Unlike their Goodyear roommates from Cleveland, Cincinnati has legitimate postseason aspirations. The Reds can’t afford just a “good year” in 2011. They need to “take the next step,” “rise to the occasion” or “seize the moment.” Pick your cliché. The Reds need to make some noise instead of departing the postseason without a peep.

And make no mistake about it, the current crop of Reds could be a special group. Many equate the 2010 Reds to the 2007 Phillies, who, like the Reds, made the playoffs but were swept by the Colorado Rockies, similar to how the Reds were squashed in three games by Philadelphia last October.

The Phillies have since won four straight National League East titles and captured a World Series championship.

Like those Phillies of four years ago, Cincinnati has a roster teeming with young talent and veteran leadership.

First basemen Joey Votto is the reigning National League Most Valuable Player.

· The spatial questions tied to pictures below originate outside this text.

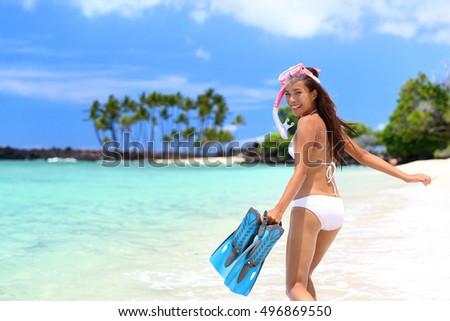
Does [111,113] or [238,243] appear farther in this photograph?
[111,113]

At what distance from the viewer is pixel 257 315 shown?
282 centimetres

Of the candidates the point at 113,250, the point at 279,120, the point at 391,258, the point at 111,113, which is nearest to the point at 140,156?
the point at 111,113

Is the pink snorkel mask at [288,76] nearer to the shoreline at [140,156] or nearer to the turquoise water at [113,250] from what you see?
the turquoise water at [113,250]

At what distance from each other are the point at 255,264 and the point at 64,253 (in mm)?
4567

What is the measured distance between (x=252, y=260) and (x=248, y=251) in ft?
0.17

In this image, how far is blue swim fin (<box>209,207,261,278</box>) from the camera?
2695mm

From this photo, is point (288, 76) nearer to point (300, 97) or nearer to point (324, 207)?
point (300, 97)

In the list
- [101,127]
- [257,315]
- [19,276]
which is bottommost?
[19,276]

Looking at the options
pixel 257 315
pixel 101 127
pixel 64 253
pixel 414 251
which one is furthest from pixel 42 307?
pixel 101 127

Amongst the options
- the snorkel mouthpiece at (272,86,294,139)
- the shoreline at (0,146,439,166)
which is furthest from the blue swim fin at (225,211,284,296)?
the shoreline at (0,146,439,166)

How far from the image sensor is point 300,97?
111 inches

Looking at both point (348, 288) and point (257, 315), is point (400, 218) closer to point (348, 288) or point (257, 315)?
point (348, 288)

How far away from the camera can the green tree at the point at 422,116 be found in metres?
40.8

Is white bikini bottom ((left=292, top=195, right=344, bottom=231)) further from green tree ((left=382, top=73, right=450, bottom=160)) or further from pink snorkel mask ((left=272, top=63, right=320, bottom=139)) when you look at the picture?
green tree ((left=382, top=73, right=450, bottom=160))
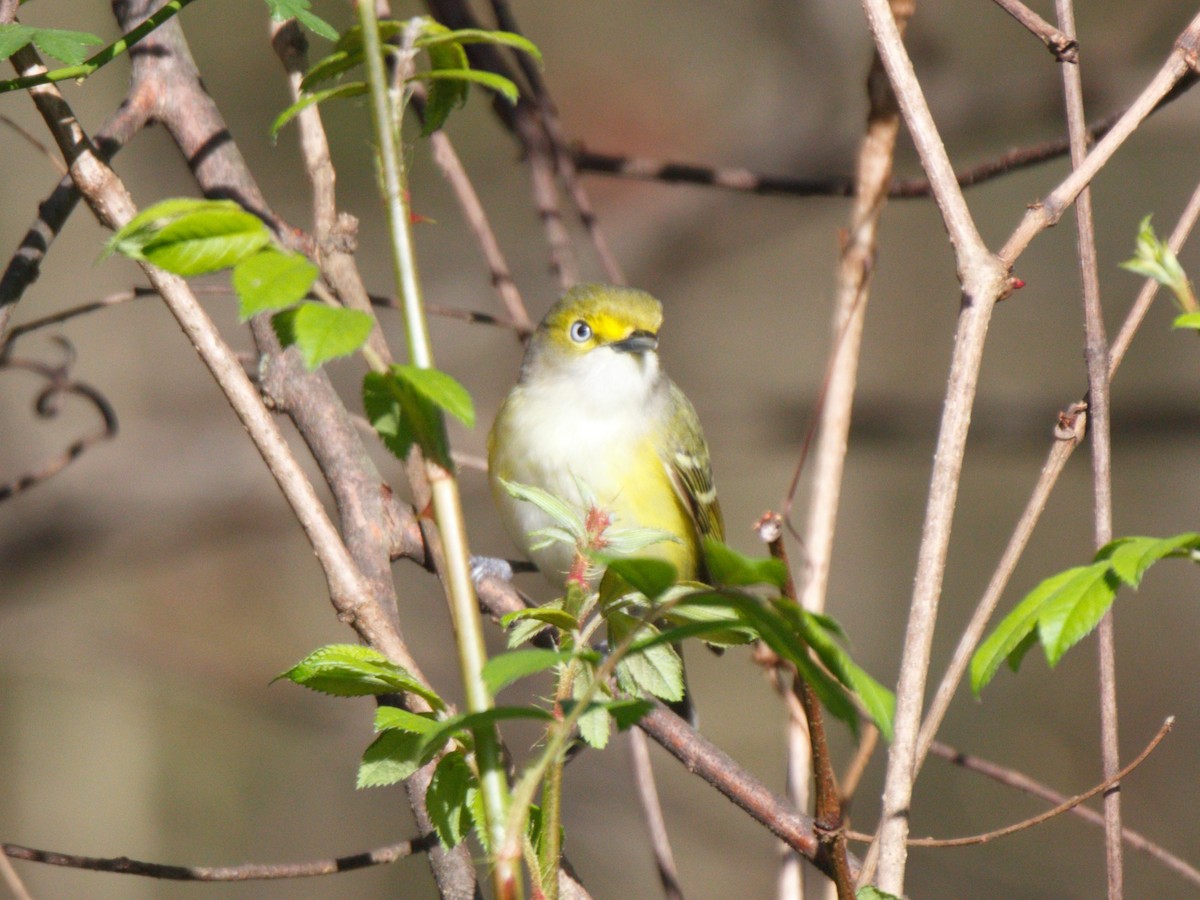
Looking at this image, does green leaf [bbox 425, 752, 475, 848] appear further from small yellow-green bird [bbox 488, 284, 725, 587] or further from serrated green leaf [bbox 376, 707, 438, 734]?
small yellow-green bird [bbox 488, 284, 725, 587]

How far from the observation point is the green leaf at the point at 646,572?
77cm

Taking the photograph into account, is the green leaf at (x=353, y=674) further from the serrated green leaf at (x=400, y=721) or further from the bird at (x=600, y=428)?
the bird at (x=600, y=428)

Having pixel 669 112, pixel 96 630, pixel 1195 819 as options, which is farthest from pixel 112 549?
pixel 1195 819

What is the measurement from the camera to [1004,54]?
7121 millimetres

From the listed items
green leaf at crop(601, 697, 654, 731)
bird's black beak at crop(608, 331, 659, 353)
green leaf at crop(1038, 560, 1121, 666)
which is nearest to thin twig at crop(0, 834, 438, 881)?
green leaf at crop(601, 697, 654, 731)

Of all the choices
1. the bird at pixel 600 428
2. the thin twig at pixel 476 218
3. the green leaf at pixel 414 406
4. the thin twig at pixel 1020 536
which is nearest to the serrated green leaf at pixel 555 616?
the green leaf at pixel 414 406

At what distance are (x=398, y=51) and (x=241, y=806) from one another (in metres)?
7.09

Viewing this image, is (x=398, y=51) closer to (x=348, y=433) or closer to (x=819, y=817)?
(x=819, y=817)

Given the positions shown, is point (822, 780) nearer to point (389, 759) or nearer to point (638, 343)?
point (389, 759)

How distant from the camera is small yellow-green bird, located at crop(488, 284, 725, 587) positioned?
3379 millimetres

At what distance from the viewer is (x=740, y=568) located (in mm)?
757

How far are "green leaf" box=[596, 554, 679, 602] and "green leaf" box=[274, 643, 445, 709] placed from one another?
0.90 feet

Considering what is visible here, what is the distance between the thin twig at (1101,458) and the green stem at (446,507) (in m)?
0.78

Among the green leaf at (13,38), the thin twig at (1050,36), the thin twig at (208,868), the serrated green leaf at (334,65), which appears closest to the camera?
the serrated green leaf at (334,65)
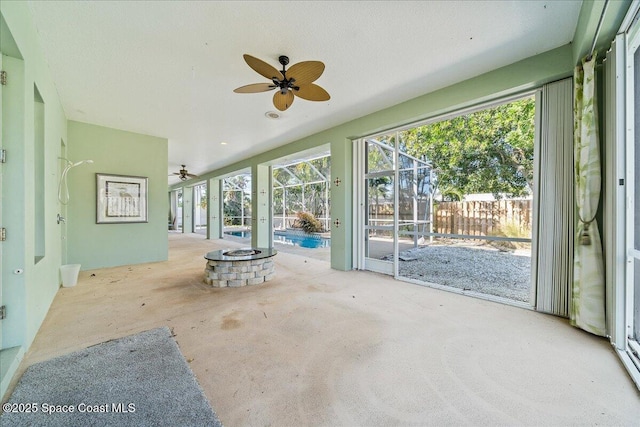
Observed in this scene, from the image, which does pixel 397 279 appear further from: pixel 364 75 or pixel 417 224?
pixel 364 75

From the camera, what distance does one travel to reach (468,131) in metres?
3.75

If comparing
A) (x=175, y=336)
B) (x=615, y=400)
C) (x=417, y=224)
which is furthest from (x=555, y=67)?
(x=175, y=336)

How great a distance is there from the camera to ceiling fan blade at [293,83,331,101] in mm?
2529

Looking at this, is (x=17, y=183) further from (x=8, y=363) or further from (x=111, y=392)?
(x=111, y=392)

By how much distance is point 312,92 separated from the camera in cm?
262

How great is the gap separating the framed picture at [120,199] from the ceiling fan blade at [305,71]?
169 inches

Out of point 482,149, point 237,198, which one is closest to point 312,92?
point 482,149

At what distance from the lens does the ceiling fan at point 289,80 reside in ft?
7.13

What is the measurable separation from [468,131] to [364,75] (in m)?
1.91

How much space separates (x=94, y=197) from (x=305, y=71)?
465cm

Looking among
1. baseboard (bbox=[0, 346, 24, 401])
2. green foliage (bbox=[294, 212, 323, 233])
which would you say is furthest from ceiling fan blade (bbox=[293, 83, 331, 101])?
green foliage (bbox=[294, 212, 323, 233])

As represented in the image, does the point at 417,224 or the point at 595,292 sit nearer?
the point at 595,292

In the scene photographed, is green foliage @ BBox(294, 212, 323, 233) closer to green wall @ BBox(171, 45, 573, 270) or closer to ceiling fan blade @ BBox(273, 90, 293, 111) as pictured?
green wall @ BBox(171, 45, 573, 270)

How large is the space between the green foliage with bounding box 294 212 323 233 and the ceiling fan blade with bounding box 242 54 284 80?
7.41 m
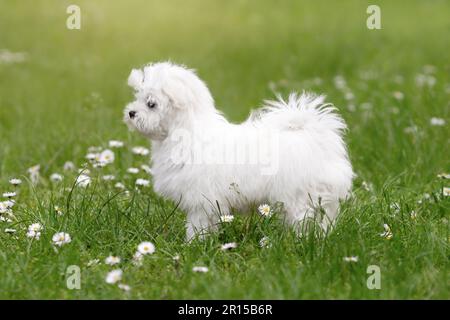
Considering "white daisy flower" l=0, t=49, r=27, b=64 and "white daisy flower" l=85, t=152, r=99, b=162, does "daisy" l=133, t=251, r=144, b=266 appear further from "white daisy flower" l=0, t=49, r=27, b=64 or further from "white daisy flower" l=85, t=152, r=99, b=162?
"white daisy flower" l=0, t=49, r=27, b=64

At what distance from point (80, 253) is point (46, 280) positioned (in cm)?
37

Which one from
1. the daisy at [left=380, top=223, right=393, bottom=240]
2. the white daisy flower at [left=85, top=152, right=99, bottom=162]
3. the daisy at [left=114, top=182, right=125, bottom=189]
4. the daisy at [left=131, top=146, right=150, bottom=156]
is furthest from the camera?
the daisy at [left=131, top=146, right=150, bottom=156]

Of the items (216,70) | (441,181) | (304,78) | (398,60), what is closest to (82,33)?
(216,70)

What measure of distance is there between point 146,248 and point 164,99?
833 millimetres

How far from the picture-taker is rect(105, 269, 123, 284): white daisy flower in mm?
3818

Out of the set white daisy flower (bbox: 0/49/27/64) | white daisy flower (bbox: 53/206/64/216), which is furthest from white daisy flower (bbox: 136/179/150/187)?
white daisy flower (bbox: 0/49/27/64)

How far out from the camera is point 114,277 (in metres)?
3.83

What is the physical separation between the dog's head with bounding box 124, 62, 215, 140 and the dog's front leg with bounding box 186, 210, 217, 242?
1.64ft

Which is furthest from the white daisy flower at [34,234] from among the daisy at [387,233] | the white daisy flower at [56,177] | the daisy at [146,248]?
the daisy at [387,233]

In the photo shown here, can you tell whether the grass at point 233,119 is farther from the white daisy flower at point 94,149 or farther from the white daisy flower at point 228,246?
the white daisy flower at point 94,149

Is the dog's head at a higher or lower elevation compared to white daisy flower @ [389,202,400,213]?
higher

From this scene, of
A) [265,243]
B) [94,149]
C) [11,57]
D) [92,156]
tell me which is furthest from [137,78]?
[11,57]

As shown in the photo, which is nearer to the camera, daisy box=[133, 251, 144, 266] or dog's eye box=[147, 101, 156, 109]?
daisy box=[133, 251, 144, 266]

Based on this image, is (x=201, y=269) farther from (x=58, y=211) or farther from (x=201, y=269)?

The average age of Cincinnati’s likely starting rotation is 27 years old. The Reds ranked second in the NL last season in fielding percentage, and tied for the fewest errors in the NL, with 72, breaking the club record by 17. In 2010, Cincinnati led the NL in batting average, runs, hits, home runs, runs batted in, slugging percentage and ranked second in on-base percentage. They won more series than any other baseball team.

Cincinnati also is managed by a skipper itching for a World Series championship. After the Reds win their sixth game of the season, Dusty Baker will have 1,411 career victories, good enough for second most among managers in the World Series era never to have won the Commissioner’s Trophy.

“Hey, my time is coming,” Baker told Sports Illustrated last month. “I always believe that — and more than one.”

So can this current crop of Reds become the next Big Red Machine? It’s possible. No, there aren’t three Hall of Famers on the roster. But the Machine also was known for its solid, but unspectacular, pitching and impeccable defense, a characteristic that also applies to Baker’s bunch.

The Reds won’t be sneaking up on anyone in 2011. Now it’s time for Cincinnati to translate what looks good on paper to another Hunt for a Red October.